KOMO, the local ABC affiliate, reported that as the Seattle City Council continues debating a proposed “head tax” on big business to pay for even more homeless programs, only 6% of the people who used the emergency services found permanent housing.
On Tuesday, local conservative talk host John Carlson submitted that Seattle’s homeless policies are attracting homeless people from other parts of the country. Residents of some neighborhoods where homeless camps have sprung up are complaining about increased crime.
And socialist Councilwoman Kshama Sawant, in an exchange with KCPQ, the local Fox News affiliate, had a message for homeowners who have been “negatively impacted”:
I think a lot of ordinary people who own homes, who are renting, are being impacted by, you know, they are being impacted by increased incidences of house break-ins and car break-ins — my own car was broken into — but if you want a real solution to the problem you are worried about, then it’s not going to be solved by blaming homeless people.
So, who do the affected homeowners blame?
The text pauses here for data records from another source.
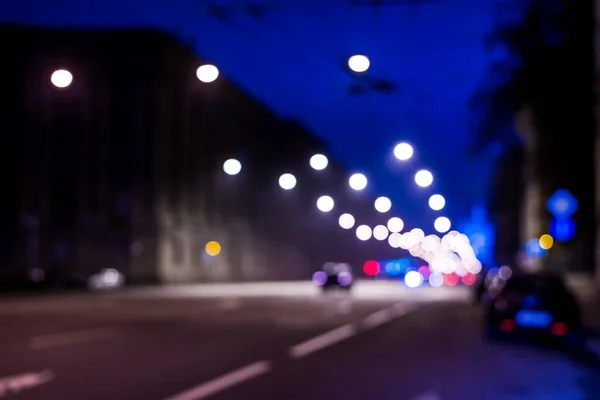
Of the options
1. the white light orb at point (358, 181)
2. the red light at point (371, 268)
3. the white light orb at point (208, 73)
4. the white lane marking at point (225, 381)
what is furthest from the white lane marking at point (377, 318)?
the red light at point (371, 268)

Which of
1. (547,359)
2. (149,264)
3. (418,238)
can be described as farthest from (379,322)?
(418,238)

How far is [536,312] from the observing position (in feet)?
66.0

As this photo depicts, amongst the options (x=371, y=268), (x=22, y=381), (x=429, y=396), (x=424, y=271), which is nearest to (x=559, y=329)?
(x=429, y=396)

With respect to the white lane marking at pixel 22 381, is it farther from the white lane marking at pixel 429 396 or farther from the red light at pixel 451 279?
the red light at pixel 451 279

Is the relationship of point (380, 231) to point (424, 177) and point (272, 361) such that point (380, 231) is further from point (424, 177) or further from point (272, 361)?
point (272, 361)

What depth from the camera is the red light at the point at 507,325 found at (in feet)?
66.6

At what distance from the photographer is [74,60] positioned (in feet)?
199

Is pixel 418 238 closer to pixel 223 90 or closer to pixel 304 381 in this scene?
pixel 223 90

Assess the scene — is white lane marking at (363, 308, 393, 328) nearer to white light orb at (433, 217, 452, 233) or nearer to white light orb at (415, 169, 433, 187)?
white light orb at (415, 169, 433, 187)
According to KCPQ, “Sawant says year after year the city and the mayor’s office have spent millions and it hasn’t solved homelessness.”
Yet critics maintain that the city’s homeless programs have exacerbated the problem, without discouraging any of the estimated 5,000 to 8,000 homeless people.
The “head tax” could raise about $75 million, according to published estimates. The Kitsap Sun noted that the heaviest hit would fall on Amazon, which is currently the city’s largest employer with about 45,000 employees. At $500 a pop for each worker, that’s a lot of money to take from a business to spend on people who don’t work, critics argue.
Amazon has countered by halting construction on a new 17-story building, possibly sending a signal to the city that it could take its business elsewhere. People tired of Seattle’s rush to the political Left chortled at the notion, saying it would teach the city council a lesson about economics and politics. It would be a text book illustration of “money walks while B.S. talks.”
Seattle has toyed with a city income tax and other taxes to raise money for its social programs, resulting in even more criticism from taxpayers and small business owners.